* **ZU BEARBEITENDE AUFGABEN**:
**A.** Bei welcher Veranstaltung äußerte sich Clemens Tönnies laut dem Text über seine Afrika-Äußerung?
**B.** Schreibe den Text über die Afrika-Äußerung von Clemens Tönnies nach seinem letzten Satz weiter.

* **SEITENTEXT**:

---------------

Der Fleisch-Unternehmer und Schalke-Aufsichtsrats-Chef Clemens Tönnies betrat kürzlich beim Tag des Handwerks in Paderborn ein vermintes Diskursgelände: Afrika und Demografie.
Ob in der Migrationsfrage, in der Debatte um die Rückständigkeit vieler afrikanischer Länder oder in der Klimadiskussion – das Thema wird in aller Regel sorgfältig ausgespart. Tönnies formulierte seinen Satz ziemlich flapsig: Man solle lieber zwanzig Kraftwerke in Afrika finanzieren, statt in Deutschland höhere Steuern auf CO2 zu planen. „Dann würden die Afrikaner aufhören, Bäume zu fällen, und sie hören auf, wenn es dunkel ist, Kinder zu produzieren.“Wahrscheinlich hätte der Wurstfabrikant sich intellektuell anspruchsvoller ausdrücken können. Aber auch das hätte ihn nicht vor der medialen Verurteilung geschützt. „Wer mit solchen Stammtisch-Parolen öffentlich auftritt, hat ein Glaubwürdigkeitsproblem“, wetterte die Neue Westfälische: Ein „platter Vorschlag […], der in üblem Rassismus gipfelt.“ Die WELT meinte: „Tönnies’ Satz gleicht einer moralischen Bankrotterklärung“.

---------------

* **DATENSATZ**:

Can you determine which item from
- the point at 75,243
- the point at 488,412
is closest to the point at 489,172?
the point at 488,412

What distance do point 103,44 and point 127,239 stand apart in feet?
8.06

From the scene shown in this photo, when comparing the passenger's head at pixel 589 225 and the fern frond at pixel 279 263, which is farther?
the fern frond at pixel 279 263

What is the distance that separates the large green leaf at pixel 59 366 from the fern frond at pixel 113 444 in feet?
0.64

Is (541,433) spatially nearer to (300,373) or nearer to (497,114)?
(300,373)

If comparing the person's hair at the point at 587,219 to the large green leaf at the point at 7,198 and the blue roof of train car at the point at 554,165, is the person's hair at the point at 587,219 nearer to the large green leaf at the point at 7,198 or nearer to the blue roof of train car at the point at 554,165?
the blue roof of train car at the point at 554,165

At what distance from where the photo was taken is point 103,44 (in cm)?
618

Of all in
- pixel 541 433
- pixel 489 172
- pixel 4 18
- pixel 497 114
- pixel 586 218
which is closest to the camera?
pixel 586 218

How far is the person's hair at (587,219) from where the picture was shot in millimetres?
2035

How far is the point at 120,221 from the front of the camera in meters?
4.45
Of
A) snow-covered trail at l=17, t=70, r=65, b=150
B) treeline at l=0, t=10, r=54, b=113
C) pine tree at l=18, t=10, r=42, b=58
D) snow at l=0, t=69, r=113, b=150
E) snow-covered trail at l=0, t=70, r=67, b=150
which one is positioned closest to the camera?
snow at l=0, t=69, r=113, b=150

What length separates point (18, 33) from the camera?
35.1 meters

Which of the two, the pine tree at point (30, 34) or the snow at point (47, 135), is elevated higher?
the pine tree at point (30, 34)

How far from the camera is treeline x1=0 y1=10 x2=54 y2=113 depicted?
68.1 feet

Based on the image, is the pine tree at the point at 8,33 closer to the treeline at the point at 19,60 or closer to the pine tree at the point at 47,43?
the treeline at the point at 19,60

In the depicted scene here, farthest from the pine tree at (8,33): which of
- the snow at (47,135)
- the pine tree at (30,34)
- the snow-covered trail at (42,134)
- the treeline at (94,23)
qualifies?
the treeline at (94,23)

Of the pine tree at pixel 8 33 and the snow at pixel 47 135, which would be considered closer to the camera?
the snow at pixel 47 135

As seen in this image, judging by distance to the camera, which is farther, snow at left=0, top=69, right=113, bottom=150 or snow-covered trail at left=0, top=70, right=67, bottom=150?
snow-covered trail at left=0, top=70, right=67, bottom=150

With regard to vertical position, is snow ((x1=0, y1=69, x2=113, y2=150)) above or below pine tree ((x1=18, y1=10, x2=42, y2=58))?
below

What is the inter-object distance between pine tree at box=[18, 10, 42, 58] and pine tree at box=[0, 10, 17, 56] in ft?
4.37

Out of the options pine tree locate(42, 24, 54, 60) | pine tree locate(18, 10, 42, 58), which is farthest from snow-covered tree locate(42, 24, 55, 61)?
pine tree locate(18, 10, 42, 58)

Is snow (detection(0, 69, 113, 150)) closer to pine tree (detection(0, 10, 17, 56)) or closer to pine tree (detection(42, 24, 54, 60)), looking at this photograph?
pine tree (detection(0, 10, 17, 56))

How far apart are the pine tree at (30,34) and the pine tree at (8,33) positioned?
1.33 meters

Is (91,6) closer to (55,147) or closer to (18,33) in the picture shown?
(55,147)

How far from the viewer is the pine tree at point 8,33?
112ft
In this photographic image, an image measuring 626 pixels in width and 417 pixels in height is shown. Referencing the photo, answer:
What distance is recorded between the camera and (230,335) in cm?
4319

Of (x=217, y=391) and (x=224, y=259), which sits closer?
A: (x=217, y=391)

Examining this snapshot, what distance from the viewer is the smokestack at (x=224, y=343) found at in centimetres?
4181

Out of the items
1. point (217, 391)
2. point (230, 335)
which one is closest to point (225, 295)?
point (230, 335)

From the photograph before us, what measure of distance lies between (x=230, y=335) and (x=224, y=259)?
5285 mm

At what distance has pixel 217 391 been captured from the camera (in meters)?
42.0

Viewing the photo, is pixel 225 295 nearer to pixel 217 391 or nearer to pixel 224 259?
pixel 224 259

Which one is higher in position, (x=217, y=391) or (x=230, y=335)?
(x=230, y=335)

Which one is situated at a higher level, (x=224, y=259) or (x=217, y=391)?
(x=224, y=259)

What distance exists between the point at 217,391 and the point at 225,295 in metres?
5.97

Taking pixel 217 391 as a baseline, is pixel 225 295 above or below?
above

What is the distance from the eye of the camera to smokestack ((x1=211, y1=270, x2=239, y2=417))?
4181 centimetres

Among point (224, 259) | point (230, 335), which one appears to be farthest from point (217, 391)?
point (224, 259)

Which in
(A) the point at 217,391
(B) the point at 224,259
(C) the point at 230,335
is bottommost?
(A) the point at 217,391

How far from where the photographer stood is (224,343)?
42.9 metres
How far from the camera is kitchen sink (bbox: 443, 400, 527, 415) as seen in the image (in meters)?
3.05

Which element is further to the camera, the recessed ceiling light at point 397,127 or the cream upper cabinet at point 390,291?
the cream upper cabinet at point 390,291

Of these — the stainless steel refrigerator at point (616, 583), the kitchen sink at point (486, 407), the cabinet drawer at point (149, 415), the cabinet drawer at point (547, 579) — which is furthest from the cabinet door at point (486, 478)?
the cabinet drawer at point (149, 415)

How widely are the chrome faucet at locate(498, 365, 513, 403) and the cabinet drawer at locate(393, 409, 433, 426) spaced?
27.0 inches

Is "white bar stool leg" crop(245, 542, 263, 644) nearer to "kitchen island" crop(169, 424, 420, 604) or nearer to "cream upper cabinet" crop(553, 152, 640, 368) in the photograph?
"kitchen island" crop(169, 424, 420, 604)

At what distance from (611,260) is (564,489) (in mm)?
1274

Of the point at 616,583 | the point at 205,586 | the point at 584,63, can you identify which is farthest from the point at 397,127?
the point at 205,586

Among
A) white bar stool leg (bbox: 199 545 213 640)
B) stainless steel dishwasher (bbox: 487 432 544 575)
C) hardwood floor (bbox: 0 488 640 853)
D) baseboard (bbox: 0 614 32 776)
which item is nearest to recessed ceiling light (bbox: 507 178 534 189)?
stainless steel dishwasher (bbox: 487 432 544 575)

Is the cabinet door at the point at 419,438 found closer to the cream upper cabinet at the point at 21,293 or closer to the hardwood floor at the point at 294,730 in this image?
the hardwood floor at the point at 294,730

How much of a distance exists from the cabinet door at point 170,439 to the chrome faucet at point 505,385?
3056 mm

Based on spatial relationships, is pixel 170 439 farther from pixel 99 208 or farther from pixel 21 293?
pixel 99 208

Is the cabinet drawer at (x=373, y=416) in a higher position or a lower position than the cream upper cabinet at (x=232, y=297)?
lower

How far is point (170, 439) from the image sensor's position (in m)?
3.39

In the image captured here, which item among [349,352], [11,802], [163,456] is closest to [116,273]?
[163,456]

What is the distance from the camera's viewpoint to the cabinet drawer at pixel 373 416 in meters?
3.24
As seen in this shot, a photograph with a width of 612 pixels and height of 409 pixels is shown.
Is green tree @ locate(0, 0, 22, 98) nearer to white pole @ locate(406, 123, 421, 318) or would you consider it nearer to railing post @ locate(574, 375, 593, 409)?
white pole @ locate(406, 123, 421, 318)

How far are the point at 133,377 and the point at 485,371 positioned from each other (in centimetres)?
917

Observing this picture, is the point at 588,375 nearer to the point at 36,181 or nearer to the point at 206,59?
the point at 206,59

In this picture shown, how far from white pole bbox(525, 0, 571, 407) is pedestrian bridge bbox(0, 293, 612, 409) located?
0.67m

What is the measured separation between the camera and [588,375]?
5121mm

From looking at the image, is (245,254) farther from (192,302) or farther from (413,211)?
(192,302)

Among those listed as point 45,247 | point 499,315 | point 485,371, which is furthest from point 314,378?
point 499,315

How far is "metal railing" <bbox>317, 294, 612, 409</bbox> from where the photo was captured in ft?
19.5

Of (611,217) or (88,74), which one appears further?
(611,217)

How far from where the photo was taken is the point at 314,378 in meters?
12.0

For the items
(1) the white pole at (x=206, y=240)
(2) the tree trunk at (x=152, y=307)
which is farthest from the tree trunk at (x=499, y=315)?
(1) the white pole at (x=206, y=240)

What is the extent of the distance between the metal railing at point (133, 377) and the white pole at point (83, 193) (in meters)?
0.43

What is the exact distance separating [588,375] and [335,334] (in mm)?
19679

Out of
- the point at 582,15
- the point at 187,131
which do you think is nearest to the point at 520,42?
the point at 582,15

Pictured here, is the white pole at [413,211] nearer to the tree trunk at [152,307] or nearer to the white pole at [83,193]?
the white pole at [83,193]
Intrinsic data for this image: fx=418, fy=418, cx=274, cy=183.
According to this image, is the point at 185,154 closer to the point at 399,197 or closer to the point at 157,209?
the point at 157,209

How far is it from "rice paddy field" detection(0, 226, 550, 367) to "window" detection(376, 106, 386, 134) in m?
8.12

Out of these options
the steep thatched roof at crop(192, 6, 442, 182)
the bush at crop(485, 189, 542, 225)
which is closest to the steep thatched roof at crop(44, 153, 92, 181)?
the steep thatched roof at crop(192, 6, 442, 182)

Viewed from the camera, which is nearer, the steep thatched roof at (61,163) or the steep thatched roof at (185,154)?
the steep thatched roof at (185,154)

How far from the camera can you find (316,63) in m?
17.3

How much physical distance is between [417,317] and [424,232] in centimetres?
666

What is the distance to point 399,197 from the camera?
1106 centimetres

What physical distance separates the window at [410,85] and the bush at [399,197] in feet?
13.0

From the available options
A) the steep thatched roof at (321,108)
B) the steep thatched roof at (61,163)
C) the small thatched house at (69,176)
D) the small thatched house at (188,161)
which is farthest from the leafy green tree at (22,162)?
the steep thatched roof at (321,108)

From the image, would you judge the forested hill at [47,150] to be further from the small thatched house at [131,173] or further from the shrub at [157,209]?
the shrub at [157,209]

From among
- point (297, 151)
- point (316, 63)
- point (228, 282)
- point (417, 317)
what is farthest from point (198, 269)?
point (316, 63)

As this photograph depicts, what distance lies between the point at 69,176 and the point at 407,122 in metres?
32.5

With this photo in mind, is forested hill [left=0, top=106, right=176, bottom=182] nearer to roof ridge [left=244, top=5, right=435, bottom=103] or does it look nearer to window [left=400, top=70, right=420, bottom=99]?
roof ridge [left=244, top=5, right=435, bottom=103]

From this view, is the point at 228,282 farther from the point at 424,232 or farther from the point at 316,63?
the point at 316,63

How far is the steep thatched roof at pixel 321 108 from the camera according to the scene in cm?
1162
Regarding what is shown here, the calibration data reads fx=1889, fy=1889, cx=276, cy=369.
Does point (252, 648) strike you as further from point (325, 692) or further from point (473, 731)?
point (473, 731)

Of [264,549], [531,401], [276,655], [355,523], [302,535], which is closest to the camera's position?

---------------

* **ERWARTETE ANTWORTEN**:
**A.** Beim Tag des Handwerks in Paderborn.

**B.**
Tönnies leistete per Twitter um Abbitte: „Ich möchte meine Aussage zum Thema Auswirkungen beim Klimawandel richtigstellen. Ich stehe als Unternehmer für eine offene und vielfältige Gesellschaft ein. Meine Aussagen zum Kinderreichtum in afrikanischen Ländern tun mir leid. Das war im Inhalt und Form unangebracht.“ Als Buße lässt er sein Amt Schalke vorerst ruhen.
Dabei steht seine Grundaussage weder der offenen Gesellschaft entgegen, noch ist sie gegen Afrika gerichtet. Denn sie lautet: Es gibt einen engen Zusammenhang von Demografie und Wohlstand. Dort, wo die wirtschaftliche Entwicklung stabil läuft, sinkt die Geburtenrate – und stabilisiert ein Land weiter. Das ist in jeder Hinsicht gut, humanitär, ökonomisch wie ökologisch. In Afrika liefert Botswana genau diesen Beweis, der in Europa von vielen Wohlmeinenden ignoriert wird.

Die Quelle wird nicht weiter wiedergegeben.